**EXERCISE BRIEF**
Search the records for the string "count" and return each line that has it.

Collected data entries

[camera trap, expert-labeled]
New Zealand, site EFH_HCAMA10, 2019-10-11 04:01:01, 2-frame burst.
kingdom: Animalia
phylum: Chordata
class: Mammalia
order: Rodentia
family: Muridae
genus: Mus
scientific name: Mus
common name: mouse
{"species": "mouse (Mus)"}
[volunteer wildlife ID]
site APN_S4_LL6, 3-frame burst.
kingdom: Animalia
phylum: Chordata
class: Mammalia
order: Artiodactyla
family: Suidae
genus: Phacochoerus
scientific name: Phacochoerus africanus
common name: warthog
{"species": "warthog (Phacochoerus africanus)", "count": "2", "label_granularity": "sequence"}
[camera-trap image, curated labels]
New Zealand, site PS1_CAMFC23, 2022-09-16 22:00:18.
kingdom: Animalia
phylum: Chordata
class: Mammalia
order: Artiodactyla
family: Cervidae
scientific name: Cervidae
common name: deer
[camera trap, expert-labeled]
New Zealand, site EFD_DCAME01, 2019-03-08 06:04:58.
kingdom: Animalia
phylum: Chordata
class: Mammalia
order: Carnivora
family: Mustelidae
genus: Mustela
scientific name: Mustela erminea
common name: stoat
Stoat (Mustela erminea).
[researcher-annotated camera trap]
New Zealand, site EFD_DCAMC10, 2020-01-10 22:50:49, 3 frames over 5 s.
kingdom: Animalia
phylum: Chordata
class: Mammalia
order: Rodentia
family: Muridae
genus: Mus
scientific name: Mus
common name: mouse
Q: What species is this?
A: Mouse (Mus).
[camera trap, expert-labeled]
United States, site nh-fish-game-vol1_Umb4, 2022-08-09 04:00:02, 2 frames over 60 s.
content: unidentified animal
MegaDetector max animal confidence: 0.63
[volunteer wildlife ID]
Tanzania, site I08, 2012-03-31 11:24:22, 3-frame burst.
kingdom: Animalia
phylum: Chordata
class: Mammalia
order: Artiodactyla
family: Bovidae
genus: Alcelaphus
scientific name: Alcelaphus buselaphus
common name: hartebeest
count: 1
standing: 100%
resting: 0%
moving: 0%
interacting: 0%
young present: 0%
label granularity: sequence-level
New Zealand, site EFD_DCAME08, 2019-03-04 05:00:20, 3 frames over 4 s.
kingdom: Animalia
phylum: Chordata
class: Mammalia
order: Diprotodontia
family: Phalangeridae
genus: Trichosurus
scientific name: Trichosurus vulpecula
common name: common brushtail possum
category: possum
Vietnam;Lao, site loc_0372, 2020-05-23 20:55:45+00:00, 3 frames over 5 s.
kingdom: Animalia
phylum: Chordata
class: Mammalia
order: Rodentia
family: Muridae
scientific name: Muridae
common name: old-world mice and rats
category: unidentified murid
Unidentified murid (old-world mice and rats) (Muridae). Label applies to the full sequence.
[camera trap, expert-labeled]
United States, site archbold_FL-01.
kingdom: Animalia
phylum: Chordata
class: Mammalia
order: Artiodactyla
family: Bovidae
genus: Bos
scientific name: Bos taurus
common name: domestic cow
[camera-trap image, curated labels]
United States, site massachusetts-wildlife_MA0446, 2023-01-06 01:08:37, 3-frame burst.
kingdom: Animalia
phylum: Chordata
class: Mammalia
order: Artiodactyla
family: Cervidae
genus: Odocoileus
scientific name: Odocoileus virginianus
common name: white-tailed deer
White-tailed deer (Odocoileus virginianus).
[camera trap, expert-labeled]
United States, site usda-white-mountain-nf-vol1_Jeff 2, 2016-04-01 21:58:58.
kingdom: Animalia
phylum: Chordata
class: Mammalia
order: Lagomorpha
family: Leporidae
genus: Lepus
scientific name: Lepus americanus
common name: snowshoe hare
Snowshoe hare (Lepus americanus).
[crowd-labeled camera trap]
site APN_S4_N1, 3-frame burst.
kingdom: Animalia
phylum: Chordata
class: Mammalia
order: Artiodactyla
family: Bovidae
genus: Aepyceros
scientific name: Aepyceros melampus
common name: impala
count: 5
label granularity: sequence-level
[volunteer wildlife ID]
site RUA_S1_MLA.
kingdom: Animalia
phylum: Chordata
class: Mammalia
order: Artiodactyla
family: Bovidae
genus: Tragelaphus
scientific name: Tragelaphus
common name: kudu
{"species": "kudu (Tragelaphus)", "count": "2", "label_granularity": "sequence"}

**EXPECTED ANSWER**
{"species": "warthog (Phacochoerus africanus)", "count": "2", "label_granularity": "sequence"}
count: 1
count: 5
{"species": "kudu (Tragelaphus)", "count": "2", "label_granularity": "sequence"}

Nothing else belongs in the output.